Avoid alcohol-laden sunscreens. Alcohol strips your skin of moisture, sending your sebaceous glands into overdrive, making your face even oilier and shinier.

It’s also best to stray away from heavy, cream-based formulas as these have a higher tendency to clog pores and encourage breakouts.

Sunscreens that contain the UVB filter ensulizole are usually of a lighter consistency, and are kinder to blemish-prone skin.


Dry Skin

Thirsty skin in need of moisture should lean more towards sunscreens that have a moisturising base. Look for a cream-based sunscreen that moisturises as well as protects.

Those with dry skin and a damaged moisture barrier may want to avoid chemical sunscreens as these formulas typically contain ingredients that make dry, damaged skin more susceptible to skin irritation and stinging.


Sensitive Skin/Skin Conditions

For sensitive skin types, look for physical sunscreens that do not contain preservatives or fragrances that irritate the skin. Look out for physical sunscreens as they are less likely to cause a stinging irritation to the skin.

For those with heat-activated skin conditions like rosacea and redness, use physical rather than chemical sunscreens. Physical sunscreens deflect the heat and energy given off by the sun away from the skin, reducing the chances of skin irritation and stinging.

Also look out for sunscreens formulated with salicylates or ecamsule, as these are less likely to cause a reaction.

How do I use sunscreen?

For a product capable of protecting you from a lifetime of skincare regrets, you’d think we’d monitor its application a little more religiously. Contrary to popular belief, incorporating sunscreen into your daily routine is really as easy as counting to three…or four, if you follow our guide on how to hack your morning skincare routine in four simple steps.

If you’re using a chemical sunscreen, apply it at least 20 minutes before stepping out into the sun. This will give it enough time to work its magic.

Whether you’re using a physical or chemical sunscreen, make sure to re-apply every 1.5 - 2 hours while you’re exposed to the sun. Don’t forget to re-apply more frequently when doing physical activities that cause the skin to get wet or perspire.
For daily use, a sunscreen with SPF 30 should suffice. If you’re going to be spending more time in the sun, we recommend you up the ante and use one with SPF 50.

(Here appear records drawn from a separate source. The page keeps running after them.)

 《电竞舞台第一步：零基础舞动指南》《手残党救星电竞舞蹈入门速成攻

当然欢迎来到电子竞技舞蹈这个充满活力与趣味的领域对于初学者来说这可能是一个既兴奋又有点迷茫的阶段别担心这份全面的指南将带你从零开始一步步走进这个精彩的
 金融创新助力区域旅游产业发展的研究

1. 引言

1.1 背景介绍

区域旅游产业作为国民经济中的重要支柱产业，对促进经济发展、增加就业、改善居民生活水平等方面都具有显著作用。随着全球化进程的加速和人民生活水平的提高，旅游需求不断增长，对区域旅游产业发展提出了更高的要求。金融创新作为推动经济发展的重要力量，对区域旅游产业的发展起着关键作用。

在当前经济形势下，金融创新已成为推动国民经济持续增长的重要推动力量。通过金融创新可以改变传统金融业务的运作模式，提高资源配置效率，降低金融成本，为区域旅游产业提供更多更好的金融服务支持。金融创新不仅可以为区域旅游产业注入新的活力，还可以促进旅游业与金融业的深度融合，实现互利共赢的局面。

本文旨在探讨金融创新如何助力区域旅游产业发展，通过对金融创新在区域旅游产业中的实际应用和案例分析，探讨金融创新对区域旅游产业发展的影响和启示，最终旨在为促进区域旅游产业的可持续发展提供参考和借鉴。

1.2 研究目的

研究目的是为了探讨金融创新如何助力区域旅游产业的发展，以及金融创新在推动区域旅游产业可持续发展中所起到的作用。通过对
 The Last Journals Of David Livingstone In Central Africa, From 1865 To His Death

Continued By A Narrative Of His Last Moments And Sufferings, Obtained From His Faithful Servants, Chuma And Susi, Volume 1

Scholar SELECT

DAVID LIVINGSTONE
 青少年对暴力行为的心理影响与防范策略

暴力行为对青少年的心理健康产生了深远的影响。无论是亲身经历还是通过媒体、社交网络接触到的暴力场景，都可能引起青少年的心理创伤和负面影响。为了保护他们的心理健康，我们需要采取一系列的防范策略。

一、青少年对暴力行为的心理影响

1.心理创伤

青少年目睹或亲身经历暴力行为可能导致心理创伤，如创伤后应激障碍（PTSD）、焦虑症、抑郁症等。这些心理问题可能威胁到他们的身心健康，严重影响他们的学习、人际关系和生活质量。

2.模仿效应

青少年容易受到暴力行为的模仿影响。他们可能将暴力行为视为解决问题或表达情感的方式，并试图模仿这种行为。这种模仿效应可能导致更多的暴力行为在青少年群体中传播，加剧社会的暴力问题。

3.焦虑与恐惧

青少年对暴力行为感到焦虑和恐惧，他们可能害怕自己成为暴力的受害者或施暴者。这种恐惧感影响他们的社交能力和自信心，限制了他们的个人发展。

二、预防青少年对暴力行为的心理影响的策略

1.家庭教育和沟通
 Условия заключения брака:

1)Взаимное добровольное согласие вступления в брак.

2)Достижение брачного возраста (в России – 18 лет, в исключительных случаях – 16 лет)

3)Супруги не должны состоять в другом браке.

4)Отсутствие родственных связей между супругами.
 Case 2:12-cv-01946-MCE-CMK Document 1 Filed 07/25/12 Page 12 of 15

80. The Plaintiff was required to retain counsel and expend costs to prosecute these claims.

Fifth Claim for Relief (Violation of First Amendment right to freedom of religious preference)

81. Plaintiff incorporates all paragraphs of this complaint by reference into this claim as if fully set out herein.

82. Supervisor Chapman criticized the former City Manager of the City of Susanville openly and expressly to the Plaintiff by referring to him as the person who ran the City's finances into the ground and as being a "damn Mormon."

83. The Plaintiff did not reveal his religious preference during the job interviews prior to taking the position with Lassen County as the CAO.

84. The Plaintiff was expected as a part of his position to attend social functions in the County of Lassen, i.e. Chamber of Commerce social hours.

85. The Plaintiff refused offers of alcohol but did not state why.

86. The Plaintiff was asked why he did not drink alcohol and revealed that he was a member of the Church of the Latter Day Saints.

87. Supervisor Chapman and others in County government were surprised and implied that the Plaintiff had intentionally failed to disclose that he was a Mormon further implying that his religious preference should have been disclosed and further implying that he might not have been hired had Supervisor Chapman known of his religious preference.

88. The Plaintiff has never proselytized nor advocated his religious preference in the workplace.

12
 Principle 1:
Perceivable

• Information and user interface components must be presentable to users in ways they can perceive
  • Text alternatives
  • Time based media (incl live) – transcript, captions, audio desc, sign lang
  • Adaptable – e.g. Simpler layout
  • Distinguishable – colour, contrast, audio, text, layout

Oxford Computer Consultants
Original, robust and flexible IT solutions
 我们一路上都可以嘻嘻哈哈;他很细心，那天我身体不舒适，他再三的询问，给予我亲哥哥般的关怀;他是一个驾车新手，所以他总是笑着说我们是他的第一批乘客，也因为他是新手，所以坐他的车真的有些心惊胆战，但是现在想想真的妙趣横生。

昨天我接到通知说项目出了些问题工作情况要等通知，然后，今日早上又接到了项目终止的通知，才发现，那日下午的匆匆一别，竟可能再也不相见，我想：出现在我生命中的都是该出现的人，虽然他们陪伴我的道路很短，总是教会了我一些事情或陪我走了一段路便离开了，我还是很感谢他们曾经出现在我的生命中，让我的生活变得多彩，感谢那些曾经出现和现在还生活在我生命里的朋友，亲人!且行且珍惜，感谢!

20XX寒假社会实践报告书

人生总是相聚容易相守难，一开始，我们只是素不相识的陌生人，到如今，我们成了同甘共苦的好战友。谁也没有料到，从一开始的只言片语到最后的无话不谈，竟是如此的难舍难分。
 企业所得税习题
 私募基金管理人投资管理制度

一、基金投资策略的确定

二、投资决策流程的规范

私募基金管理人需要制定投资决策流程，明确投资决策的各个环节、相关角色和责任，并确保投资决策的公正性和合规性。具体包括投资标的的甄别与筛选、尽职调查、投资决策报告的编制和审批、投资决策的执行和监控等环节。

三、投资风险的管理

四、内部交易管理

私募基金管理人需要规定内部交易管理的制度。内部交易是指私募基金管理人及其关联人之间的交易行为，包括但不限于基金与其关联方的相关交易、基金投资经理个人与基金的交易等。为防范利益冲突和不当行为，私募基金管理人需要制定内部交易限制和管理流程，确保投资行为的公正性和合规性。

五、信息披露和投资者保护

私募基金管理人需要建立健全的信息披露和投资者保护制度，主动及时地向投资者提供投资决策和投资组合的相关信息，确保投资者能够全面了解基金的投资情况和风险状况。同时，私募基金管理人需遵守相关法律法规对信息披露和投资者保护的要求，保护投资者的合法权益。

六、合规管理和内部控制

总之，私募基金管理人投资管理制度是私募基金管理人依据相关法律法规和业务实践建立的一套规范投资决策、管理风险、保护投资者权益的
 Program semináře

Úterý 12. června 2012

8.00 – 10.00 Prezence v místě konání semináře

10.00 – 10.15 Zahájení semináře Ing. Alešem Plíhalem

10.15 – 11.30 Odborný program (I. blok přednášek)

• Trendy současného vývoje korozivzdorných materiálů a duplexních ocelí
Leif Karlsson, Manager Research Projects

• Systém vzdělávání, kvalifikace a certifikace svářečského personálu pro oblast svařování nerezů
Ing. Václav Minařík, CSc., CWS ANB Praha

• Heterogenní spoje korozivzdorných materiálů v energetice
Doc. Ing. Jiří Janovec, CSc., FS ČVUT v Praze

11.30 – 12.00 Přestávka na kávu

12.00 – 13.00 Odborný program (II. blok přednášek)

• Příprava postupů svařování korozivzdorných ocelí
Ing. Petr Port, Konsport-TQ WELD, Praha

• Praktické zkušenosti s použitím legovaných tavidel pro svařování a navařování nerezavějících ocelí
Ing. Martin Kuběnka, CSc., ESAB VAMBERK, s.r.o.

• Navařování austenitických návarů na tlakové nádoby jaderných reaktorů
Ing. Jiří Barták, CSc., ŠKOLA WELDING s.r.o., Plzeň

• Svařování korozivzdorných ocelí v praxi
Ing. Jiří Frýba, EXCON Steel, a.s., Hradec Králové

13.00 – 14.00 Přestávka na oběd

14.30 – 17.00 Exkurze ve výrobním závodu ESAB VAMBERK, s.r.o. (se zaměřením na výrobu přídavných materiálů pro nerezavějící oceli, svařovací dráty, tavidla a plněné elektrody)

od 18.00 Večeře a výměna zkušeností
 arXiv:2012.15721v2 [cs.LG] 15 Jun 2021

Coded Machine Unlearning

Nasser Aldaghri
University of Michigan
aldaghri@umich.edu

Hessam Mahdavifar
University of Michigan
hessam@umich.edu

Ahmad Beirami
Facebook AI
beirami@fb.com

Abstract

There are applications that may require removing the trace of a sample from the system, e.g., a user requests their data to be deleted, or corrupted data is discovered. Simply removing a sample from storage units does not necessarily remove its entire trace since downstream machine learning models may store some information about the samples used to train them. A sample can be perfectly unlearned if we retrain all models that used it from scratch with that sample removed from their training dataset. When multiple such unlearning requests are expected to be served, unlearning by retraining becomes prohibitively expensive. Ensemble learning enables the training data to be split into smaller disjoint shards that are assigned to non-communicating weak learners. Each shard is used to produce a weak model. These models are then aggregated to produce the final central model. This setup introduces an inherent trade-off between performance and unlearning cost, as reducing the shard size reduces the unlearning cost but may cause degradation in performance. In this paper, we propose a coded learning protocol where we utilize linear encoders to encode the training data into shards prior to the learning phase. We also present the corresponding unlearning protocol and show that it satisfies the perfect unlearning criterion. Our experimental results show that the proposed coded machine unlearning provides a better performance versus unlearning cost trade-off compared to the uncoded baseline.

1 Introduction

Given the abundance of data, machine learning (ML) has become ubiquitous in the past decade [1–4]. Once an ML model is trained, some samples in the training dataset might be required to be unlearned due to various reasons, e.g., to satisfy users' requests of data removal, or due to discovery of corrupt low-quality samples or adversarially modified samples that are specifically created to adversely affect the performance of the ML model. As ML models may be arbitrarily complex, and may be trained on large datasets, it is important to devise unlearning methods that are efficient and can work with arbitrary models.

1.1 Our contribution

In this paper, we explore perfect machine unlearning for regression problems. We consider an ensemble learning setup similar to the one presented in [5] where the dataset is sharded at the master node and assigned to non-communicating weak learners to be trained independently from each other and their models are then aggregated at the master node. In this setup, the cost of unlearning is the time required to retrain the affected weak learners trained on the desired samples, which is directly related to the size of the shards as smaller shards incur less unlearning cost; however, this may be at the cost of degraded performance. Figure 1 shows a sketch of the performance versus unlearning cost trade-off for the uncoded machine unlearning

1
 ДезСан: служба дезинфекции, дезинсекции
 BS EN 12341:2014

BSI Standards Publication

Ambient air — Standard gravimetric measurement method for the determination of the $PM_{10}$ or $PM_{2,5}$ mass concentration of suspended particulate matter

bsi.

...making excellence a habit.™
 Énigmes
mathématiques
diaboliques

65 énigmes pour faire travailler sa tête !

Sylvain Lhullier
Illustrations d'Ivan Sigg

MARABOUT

How much sunscreen should I use?

We recommend applying one teaspoon’s worth of sunscreen for your face and neck. Don’t forget your ears as well, they bask in the sunlight as much as the rest of your body does.

For the body, we recommend two teaspoons for the chest, two per arm, and two – three per leg, depending on your height.

So don’t skip around sunscreen, when it comes to protecting yourself from the sun, you just do.

Here’s to happy skin!



  1. When choosing sunscreen, look for one that is broad spectrum (protects against both UVA and UVB rays) with a minimum SPF of 30.

  2. Re-apply sunscreen every 1.5 - 2 hours (more frequently if under the sun for long or doing physical activity that makes skin wet or perspire).

  3. There are two types of sunscreen - physical and chemical

  4. Physical sunscreens contain active mineral ingredients like zinc oxide and titanium oxide. They work by deflecting UV rays away from skin.

  5. Chemical sunscreens contain carbon-based compounds like oxybenzone. They work by absorbing UV rays and releasing the energy in harmless ways.

  6. Physical sunscreens are ideal for blemish-prone, sensitive, dry skin types or those who have skin conditions like rosacea as they cause less skin irritation and stinging and are less likely to clog pores.